## TASK OBJECTIVE
Word for word, restate the line containing "United States, site 27, 2015-04-13" and all the lines that come after it in the entries below. Include nothing from before it.

:: TASK INPUTS ::

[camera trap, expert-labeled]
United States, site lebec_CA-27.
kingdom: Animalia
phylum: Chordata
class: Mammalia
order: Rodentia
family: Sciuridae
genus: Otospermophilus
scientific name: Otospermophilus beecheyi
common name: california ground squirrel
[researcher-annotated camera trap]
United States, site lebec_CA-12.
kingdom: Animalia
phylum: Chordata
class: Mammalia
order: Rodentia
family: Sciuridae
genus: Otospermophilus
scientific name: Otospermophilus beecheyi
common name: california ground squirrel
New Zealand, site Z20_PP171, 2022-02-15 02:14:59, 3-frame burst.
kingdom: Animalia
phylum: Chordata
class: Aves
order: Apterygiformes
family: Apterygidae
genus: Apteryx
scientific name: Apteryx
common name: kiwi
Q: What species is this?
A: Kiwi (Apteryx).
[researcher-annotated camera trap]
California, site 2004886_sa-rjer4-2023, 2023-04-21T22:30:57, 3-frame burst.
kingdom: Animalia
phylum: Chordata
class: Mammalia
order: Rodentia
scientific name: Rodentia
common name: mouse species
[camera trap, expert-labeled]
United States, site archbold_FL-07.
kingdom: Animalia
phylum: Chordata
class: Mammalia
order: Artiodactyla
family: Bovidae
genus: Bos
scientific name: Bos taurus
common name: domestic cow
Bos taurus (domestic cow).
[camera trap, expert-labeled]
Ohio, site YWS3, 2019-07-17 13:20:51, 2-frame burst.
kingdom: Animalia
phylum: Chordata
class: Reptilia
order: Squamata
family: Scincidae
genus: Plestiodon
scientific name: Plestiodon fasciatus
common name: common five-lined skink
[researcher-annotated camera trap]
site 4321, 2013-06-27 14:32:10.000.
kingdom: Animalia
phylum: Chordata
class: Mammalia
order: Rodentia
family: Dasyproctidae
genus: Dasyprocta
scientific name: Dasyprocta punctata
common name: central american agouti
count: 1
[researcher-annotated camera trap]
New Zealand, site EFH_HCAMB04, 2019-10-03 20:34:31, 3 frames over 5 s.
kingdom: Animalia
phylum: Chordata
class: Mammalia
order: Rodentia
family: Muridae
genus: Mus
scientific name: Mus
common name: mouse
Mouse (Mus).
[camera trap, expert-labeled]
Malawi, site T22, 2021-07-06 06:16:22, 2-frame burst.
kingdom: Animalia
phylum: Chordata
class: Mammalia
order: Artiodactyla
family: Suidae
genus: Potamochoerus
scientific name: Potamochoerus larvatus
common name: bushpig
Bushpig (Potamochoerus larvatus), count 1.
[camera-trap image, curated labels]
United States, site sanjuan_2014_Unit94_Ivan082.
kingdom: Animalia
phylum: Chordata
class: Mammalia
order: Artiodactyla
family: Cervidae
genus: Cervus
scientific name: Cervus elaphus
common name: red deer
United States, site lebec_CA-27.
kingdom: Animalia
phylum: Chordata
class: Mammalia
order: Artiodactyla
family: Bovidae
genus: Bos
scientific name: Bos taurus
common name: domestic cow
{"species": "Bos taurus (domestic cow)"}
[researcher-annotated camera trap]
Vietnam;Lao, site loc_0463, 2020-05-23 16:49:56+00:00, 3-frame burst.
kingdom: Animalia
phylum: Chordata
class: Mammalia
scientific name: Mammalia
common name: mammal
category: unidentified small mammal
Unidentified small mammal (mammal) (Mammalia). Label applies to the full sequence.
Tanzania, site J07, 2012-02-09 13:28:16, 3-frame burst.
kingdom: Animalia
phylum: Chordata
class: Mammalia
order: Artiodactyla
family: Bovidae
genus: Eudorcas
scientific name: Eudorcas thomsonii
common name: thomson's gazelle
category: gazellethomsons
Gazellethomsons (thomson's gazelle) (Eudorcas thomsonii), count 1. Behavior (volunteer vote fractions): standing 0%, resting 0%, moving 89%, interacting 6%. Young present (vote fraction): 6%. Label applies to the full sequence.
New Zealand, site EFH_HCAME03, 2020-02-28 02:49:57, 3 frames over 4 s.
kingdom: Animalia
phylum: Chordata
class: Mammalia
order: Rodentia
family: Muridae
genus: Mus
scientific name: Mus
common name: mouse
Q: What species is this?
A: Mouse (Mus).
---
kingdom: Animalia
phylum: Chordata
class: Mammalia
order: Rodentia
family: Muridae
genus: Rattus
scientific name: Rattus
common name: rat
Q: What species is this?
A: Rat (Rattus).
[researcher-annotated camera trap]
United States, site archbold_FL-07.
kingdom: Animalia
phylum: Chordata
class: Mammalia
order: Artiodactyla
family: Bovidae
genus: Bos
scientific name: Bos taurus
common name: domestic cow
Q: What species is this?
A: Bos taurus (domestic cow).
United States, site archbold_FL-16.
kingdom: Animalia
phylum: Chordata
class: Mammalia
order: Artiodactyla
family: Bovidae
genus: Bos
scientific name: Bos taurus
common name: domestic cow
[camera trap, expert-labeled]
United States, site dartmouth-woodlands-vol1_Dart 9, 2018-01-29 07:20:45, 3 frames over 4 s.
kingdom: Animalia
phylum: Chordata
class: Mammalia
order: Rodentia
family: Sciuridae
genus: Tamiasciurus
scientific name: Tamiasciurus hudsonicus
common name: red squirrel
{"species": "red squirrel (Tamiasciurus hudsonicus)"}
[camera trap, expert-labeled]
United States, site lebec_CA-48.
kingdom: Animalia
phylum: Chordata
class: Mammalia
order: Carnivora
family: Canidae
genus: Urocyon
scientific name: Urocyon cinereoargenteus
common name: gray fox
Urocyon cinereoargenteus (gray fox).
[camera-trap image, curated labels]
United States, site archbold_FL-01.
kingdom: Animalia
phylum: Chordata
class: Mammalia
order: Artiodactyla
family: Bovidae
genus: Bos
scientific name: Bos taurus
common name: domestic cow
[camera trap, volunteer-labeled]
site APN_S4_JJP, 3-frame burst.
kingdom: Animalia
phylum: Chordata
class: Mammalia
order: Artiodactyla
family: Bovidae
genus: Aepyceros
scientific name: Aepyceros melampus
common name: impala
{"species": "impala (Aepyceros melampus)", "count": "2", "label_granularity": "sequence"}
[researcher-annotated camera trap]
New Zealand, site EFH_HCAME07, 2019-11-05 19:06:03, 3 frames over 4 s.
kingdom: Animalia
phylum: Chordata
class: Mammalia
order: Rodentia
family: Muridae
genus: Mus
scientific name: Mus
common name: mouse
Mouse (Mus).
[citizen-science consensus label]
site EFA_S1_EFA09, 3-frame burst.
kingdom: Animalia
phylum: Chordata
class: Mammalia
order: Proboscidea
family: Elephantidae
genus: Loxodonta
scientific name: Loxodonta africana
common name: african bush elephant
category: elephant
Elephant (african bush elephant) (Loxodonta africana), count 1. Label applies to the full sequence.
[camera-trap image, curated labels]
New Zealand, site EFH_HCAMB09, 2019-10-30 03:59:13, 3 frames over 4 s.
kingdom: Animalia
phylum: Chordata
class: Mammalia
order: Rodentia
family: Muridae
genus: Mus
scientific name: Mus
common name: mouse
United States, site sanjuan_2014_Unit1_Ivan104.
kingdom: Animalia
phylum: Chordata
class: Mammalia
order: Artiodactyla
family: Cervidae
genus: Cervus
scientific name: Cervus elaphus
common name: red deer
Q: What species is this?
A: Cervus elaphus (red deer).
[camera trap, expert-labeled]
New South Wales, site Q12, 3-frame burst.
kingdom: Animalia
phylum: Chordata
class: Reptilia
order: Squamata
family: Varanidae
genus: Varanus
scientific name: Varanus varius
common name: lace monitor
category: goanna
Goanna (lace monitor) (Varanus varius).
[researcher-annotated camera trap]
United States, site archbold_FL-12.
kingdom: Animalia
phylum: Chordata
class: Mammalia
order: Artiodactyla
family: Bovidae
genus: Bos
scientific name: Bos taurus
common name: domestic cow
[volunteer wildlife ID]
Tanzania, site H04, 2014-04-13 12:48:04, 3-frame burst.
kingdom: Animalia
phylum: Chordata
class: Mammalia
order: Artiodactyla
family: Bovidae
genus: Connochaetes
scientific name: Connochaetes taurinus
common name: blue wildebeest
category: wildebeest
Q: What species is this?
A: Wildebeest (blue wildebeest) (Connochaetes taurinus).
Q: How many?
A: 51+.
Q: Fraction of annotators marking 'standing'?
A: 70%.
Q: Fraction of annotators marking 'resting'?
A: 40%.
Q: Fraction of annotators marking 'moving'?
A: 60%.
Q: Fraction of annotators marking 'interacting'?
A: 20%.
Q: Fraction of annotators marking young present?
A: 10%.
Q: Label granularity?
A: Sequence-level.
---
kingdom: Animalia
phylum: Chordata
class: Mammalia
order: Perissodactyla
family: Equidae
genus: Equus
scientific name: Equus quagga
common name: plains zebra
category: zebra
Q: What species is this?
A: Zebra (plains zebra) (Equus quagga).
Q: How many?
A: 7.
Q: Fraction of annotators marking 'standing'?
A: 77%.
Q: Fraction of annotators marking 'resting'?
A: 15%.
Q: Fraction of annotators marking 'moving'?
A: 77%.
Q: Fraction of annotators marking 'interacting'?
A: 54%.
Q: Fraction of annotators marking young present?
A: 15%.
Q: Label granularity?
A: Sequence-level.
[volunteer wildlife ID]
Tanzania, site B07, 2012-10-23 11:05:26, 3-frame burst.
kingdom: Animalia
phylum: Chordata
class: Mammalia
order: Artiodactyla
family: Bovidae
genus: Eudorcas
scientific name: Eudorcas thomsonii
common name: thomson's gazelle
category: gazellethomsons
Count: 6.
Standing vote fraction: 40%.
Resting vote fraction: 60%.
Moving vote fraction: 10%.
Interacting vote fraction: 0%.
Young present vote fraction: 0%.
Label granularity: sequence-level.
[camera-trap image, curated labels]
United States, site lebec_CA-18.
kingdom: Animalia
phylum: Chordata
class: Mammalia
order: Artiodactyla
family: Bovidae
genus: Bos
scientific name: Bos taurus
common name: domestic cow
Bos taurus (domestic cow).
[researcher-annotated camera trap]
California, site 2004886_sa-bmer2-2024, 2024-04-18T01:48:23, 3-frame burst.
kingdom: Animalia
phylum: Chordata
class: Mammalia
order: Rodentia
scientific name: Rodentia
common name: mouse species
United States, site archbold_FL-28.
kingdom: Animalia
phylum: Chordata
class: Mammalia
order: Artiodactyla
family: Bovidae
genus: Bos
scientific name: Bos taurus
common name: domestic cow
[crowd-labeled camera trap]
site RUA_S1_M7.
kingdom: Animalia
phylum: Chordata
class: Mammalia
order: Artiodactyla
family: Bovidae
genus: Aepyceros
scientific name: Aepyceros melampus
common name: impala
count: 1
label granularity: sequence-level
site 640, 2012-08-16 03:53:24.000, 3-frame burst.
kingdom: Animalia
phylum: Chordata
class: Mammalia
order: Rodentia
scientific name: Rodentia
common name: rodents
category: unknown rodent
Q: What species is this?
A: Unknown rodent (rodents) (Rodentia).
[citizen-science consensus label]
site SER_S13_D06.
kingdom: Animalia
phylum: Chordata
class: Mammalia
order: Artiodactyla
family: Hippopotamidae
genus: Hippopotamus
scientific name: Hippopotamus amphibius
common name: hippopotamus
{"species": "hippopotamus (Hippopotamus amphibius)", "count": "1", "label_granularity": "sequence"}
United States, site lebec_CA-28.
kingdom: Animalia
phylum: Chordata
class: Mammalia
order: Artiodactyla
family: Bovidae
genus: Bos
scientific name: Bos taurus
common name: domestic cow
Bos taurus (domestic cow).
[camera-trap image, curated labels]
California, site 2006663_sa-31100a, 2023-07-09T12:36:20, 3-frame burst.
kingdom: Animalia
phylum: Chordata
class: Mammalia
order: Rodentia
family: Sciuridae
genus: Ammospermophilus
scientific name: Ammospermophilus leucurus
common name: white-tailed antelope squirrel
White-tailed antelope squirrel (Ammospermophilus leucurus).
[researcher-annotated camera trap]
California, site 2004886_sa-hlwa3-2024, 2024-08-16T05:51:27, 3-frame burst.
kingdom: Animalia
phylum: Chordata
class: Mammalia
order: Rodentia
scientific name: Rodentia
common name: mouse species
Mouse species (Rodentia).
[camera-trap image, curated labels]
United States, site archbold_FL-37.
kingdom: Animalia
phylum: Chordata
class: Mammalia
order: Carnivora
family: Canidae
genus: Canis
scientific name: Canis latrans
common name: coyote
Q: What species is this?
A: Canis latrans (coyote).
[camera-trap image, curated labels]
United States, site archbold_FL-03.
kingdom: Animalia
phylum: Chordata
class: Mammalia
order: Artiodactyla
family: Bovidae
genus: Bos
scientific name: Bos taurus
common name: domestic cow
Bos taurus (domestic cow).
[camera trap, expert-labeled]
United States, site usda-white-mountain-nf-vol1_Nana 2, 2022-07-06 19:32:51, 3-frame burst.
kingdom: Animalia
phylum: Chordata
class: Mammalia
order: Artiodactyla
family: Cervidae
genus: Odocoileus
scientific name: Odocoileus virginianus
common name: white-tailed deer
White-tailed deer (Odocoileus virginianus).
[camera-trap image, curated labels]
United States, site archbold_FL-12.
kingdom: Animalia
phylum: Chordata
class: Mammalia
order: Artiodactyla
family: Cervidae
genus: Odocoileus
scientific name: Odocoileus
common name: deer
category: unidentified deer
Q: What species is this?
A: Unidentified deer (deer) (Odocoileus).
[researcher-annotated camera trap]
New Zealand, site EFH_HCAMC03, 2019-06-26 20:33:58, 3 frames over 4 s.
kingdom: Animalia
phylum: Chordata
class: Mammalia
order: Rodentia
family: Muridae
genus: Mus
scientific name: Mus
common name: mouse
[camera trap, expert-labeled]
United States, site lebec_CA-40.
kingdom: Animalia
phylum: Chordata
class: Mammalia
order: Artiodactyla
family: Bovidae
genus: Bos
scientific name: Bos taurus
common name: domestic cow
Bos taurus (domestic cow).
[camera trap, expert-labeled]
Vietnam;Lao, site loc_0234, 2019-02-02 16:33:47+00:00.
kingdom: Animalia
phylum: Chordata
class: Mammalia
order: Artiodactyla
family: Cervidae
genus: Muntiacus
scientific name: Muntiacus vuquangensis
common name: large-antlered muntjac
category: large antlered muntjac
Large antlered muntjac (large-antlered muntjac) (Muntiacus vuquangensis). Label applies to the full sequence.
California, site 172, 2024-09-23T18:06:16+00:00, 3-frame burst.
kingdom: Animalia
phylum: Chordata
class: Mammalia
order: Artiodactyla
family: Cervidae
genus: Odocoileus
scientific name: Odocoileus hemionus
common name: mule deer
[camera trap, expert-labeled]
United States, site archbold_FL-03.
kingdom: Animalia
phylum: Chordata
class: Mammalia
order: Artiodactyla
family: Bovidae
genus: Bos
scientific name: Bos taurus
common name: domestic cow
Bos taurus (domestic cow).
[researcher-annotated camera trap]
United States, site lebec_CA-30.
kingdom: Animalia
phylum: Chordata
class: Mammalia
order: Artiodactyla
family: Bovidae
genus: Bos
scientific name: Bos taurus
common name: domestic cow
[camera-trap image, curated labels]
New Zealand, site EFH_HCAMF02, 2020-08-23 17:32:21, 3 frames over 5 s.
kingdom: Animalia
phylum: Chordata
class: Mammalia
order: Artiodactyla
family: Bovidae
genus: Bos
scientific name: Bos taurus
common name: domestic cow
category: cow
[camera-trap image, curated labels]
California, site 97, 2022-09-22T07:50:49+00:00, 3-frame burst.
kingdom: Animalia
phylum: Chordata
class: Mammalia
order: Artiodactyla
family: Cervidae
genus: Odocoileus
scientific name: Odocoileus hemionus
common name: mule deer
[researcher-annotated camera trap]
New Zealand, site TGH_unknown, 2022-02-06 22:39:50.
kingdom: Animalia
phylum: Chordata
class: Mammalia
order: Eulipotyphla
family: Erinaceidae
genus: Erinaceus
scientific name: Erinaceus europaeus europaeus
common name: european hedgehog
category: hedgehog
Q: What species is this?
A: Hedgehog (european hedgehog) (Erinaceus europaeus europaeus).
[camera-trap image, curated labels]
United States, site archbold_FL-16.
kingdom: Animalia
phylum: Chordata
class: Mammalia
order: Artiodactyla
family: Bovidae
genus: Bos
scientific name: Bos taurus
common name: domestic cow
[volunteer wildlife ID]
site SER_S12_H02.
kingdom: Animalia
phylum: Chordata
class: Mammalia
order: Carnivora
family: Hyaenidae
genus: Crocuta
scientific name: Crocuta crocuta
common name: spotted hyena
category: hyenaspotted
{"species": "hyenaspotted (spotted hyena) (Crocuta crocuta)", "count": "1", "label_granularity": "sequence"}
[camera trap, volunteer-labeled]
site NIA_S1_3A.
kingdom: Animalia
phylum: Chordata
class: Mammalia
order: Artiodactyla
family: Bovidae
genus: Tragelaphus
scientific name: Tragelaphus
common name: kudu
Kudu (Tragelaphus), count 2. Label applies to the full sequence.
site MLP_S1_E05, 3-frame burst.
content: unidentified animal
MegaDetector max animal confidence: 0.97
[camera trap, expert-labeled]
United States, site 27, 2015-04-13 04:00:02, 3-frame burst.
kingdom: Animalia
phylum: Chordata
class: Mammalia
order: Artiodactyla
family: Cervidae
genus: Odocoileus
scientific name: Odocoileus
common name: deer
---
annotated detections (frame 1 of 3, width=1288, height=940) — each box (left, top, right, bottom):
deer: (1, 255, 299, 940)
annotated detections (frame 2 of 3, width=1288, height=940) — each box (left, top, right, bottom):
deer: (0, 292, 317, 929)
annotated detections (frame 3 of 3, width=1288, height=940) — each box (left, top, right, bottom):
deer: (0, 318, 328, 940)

:::

## REPLY TO THE EXERCISE
United States, site 27, 2015-04-13 04:00:02, 3-frame burst.
kingdom: Animalia
phylum: Chordata
class: Mammalia
order: Artiodactyla
family: Cervidae
genus: Odocoileus
scientific name: Odocoileus
common name: deer
---
annotated detections (frame 1 of 3, width=1288, height=940) — each box (left, top, right, bottom):
deer: (1, 255, 299, 940)
annotated detections (frame 2 of 3, width=1288, height=940) — each box (left, top, right, bottom):
deer: (0, 292, 317, 929)
annotated detections (frame 3 of 3, width=1288, height=940) — each box (left, top, right, bottom):
deer: (0, 318, 328, 940)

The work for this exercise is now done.